Sometimes you need to over- or under-predict intentionally. In an 
auction, when you are predicting from the buy side, it will always be good 
if your bid is little lower than the original. Similarly, on the sell side, it 
is desired that you set the price a little higher than the original. You can 
do this in two ways. In regression, when you are selecting the features 
using correlation, over-predicting intentionally drops some variable with 
negative correlation. Similarly, under-predicting drops some variable with 
positive correlation. There is another way of dealing with this. When you 
are predicting the value, you can predict the error in the prediction. To 
over-predict, when you see that the predicted error is positive, reduce the 
prediction value by the error amount. Similarly, to over-predict, increase 
the prediction value by the error amount when the error is positive. 

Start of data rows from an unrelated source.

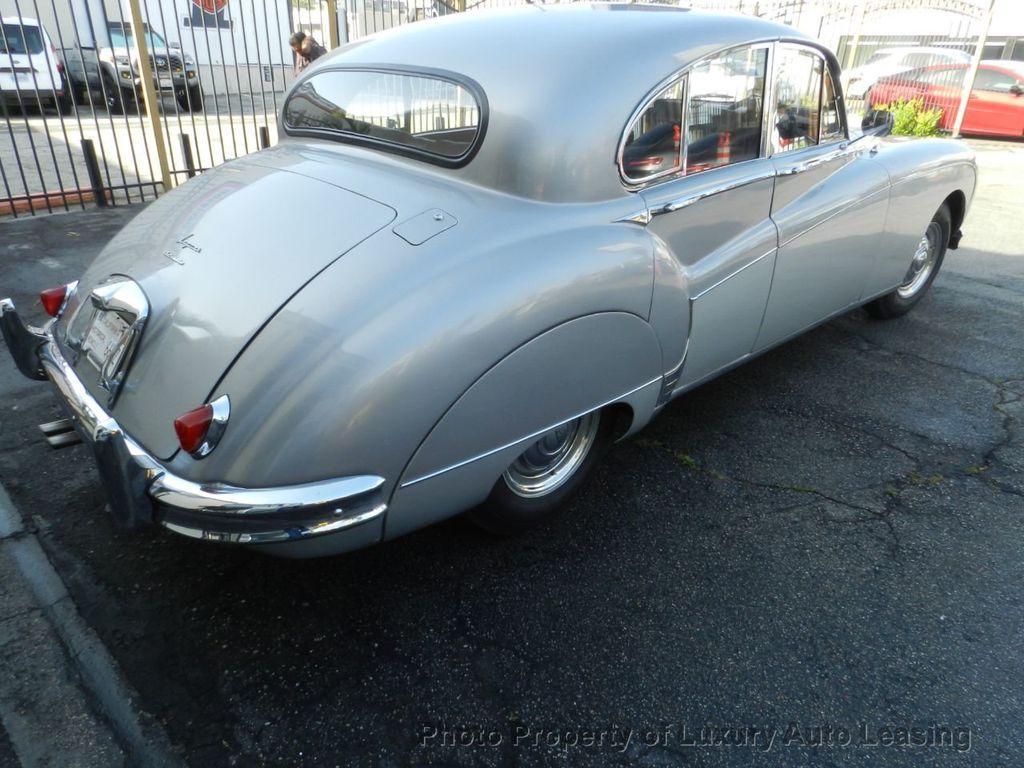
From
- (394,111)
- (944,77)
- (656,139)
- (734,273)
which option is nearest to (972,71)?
(944,77)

Another problem in classification is biased training data. Suppose 
you have two target classes, A and B. The majority (say 90 percent) of 
training data is class A. So, when you train your model with this data, all 
your predictions will become class A. One solution is a biased sampling 
of training data. Intentionally remove the class A example from training. 
Another approach can be used for binary classification. As class B is a 
minority in the prediction probability of a sample, in class B it will always 
be less than 0.5. Then calculate the average probability of all points coming 
into class B. For any point, ifthe class B probability is greater than the 
average probability, then mark it as class B and otherwise class A.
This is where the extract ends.